Hello,
Would you be willing to add the following patch, mentioning tab-expansion and
multibyte counting of '-L'
in the "--help" screen, and the manual?
Currently this is mentioned only in one sentence at the end of a long
paragraph, and is easily missed.
My wording could be improved, but I hope this will help prevent confusion with
'wc -L' output.
Somewhat related:
I seem to get unexpected result with '-L' when forcing C locale.
Perhaps I'm doing something wrong, or there's more intricate details of '-L' ?
# This is a Unicode Character 'BLACK HEART SUIT' (U+2665)
$ printf "\xe2\x99\xa5\n"
# counting characters with UTF-8 locale is 1,
# Counting bytes is 3,
# longest line is 1 - as expected:
$ printf "\xe2\x99\xa5" | LC_ALL=en_US.UTF-8 wc -cmL
1 3 1
# using C locale, characters=bytes=3,
# but longest line is 0 ?
$ printf "\xe2\x99\xa5" | LC_ALL=C wc -cmL
3 3 0
This could be because of wc.c line 492, where "isprint" is called on each byte
(e.g. isprint('\xe2') is false),
and so these characters are not counted at all?
thanks,
- assaf
>From 74b3d15948a86dd1aaff13529d9e7a62417e438f Mon Sep 17 00:00:00 2001
From: Assaf Gordon <[email protected]>
Date: Fri, 24 Apr 2015 22:18:41 -0400
Subject: [PATCH] wc: expand usage text of '-L' option
* src/wc.c: usage() mention tab-expansion and multibyte counting.

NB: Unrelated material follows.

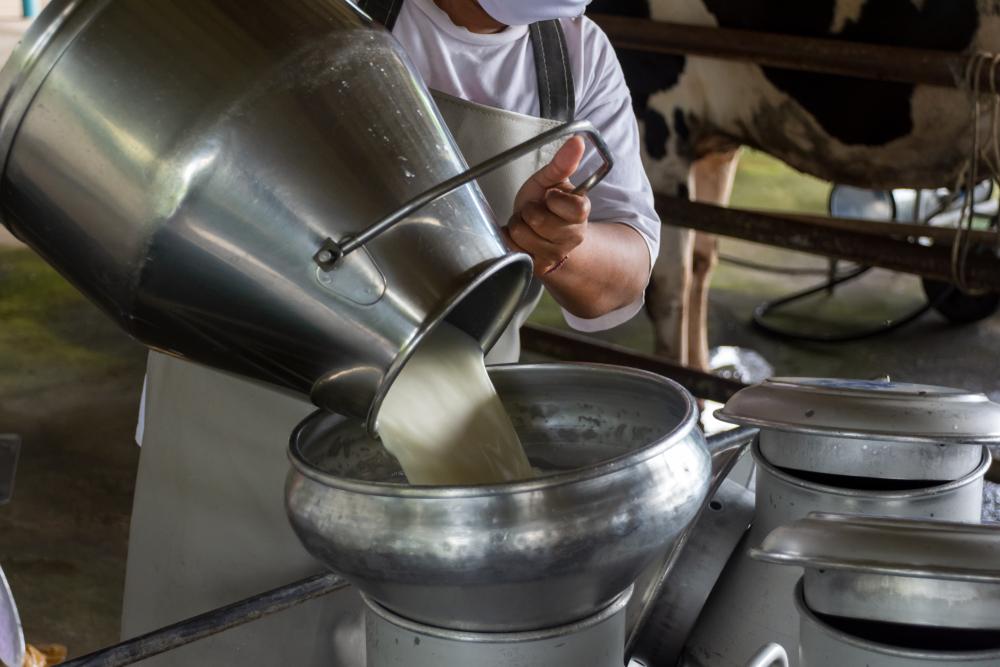 Produktivitas susu sapi perah meningkat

* doc/coreutils.texi: mention tab-expansion and multibyte counting under
'-L' option, and provide examples.
---
doc/coreutils.texi | 12 ++++++++++++
src/wc.c | 3 ++-
2 files changed, 14 insertions(+), 1 deletion(-)
diff --git a/doc/coreutils.texi b/doc/coreutils.texi
index 51d96b4..2e9d33c 100644
--- a/doc/coreutils.texi
+++ b/doc/coreutils.texi
@@ -3594,6 +3594,18 @@ Print only the newline counts.
@opindex -L
@opindex --max-line-length
Print only the maximum line lengths.
+Tab characters are assumed to align to every 8th position.
+Depending on the current locale, multibyte characters might be counted as
+consuming one character.
+
+For example, a 3-bytes UTF-8 character is counted as one character,
+and a tab is aligned to the nearest 8th column position:
+@example
+$ printf "\xe2\x99\xa5\n" | LC_ALL=en_US.UTF-8 wc -L
+1
+$ printf "a\tb\n" | wc -L
+9
+@end example
@macro filesZeroFromOption{cmd,withTotalOption,subListOutput}
@item --files0-from=@var{file}
diff --git a/src/wc.c b/src/wc.c
index fe73d2c..5955aaf 100644
--- a/src/wc.c
+++ b/src/wc.c
@@ -129,7 +129,8 @@ the following order: newline, word, character, byte, maximum line length.\n\
--files0-from=F read input from the files specified by\n\
NUL-terminated names in file F;\n\
If F is - then read names from standard input\n\
- -L, --max-line-length print the length of the longest line\n\
+ -L, --max-line-length print the length of the longest line in screen\n\
+ columns (counting tabs and multi-byte characters)\n\
-w, --words print the word counts\n\
"), stdout);
fputs (HELP_OPTION_DESCRIPTION, stdout);
--
1.9.1